### To do
Rewrite the part that opens with the line containing "What distance lies" and runs through the end of the records, swapping "metal pipe" for "iron pipe" and leaving everything else unchanged.

— START OF Exercise inputs —

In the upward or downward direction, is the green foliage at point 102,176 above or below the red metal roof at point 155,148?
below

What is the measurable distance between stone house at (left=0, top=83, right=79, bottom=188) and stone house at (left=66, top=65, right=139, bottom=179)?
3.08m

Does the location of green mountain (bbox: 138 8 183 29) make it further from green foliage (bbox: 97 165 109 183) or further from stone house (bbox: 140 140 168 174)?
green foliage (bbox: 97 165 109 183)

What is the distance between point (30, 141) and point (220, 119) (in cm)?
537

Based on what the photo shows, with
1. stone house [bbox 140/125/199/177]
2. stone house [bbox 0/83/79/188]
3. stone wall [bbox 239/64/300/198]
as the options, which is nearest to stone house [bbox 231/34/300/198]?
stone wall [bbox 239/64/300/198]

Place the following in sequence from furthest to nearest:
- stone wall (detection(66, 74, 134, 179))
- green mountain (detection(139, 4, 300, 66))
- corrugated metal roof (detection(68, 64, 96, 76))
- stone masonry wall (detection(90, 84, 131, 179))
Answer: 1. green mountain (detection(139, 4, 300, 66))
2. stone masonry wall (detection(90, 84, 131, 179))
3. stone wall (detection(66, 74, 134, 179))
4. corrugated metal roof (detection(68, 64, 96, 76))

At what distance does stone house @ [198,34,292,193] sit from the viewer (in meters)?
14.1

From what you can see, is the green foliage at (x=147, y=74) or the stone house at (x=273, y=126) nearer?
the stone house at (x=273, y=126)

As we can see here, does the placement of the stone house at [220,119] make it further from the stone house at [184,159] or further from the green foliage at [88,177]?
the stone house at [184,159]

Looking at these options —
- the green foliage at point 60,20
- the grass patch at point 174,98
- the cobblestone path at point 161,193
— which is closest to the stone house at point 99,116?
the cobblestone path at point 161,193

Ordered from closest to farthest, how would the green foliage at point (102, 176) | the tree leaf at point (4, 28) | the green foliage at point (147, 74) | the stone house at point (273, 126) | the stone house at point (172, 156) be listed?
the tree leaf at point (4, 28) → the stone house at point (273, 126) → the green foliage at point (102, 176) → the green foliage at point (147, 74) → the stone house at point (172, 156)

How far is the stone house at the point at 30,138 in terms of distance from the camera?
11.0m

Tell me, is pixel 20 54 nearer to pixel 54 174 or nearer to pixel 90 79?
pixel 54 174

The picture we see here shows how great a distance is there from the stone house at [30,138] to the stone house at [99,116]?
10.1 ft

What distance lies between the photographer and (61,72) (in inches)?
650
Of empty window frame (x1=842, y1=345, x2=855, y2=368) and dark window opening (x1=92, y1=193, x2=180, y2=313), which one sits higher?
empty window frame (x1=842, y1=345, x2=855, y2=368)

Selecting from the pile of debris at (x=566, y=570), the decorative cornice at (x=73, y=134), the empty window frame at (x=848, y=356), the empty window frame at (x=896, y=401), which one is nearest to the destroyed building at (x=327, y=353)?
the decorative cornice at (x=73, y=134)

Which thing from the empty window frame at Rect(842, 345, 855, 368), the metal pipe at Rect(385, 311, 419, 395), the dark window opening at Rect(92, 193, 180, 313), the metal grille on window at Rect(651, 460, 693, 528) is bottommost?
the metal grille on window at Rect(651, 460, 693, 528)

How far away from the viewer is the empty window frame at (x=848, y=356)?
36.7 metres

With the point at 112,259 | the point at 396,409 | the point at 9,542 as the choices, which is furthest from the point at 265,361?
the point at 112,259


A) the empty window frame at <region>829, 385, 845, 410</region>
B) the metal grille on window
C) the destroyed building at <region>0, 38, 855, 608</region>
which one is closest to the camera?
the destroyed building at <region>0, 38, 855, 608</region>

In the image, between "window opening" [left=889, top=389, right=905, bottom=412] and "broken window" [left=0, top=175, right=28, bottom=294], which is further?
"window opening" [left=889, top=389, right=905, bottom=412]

— END OF Exercise inputs —

### Response
What distance lies between the photographer and (61,72) (in inches)?
650
Of empty window frame (x1=842, y1=345, x2=855, y2=368) and dark window opening (x1=92, y1=193, x2=180, y2=313), which one sits higher?
empty window frame (x1=842, y1=345, x2=855, y2=368)

Selecting from the pile of debris at (x=566, y=570), the decorative cornice at (x=73, y=134), the empty window frame at (x=848, y=356), the empty window frame at (x=896, y=401), which one is nearest to the destroyed building at (x=327, y=353)?
the decorative cornice at (x=73, y=134)

Which thing from the empty window frame at Rect(842, 345, 855, 368), the iron pipe at Rect(385, 311, 419, 395), the dark window opening at Rect(92, 193, 180, 313), the metal grille on window at Rect(651, 460, 693, 528) is bottommost?
the metal grille on window at Rect(651, 460, 693, 528)

How far away from the viewer is the empty window frame at (x=848, y=356)?
36.7 metres

With the point at 112,259 | the point at 396,409 | the point at 9,542 as the choices, which is furthest from the point at 265,361?
the point at 112,259


A) the empty window frame at <region>829, 385, 845, 410</region>
B) the metal grille on window
C) the destroyed building at <region>0, 38, 855, 608</region>
which one is closest to the camera?
the destroyed building at <region>0, 38, 855, 608</region>

In the image, between "window opening" [left=889, top=389, right=905, bottom=412] and "broken window" [left=0, top=175, right=28, bottom=294], which is further?
"window opening" [left=889, top=389, right=905, bottom=412]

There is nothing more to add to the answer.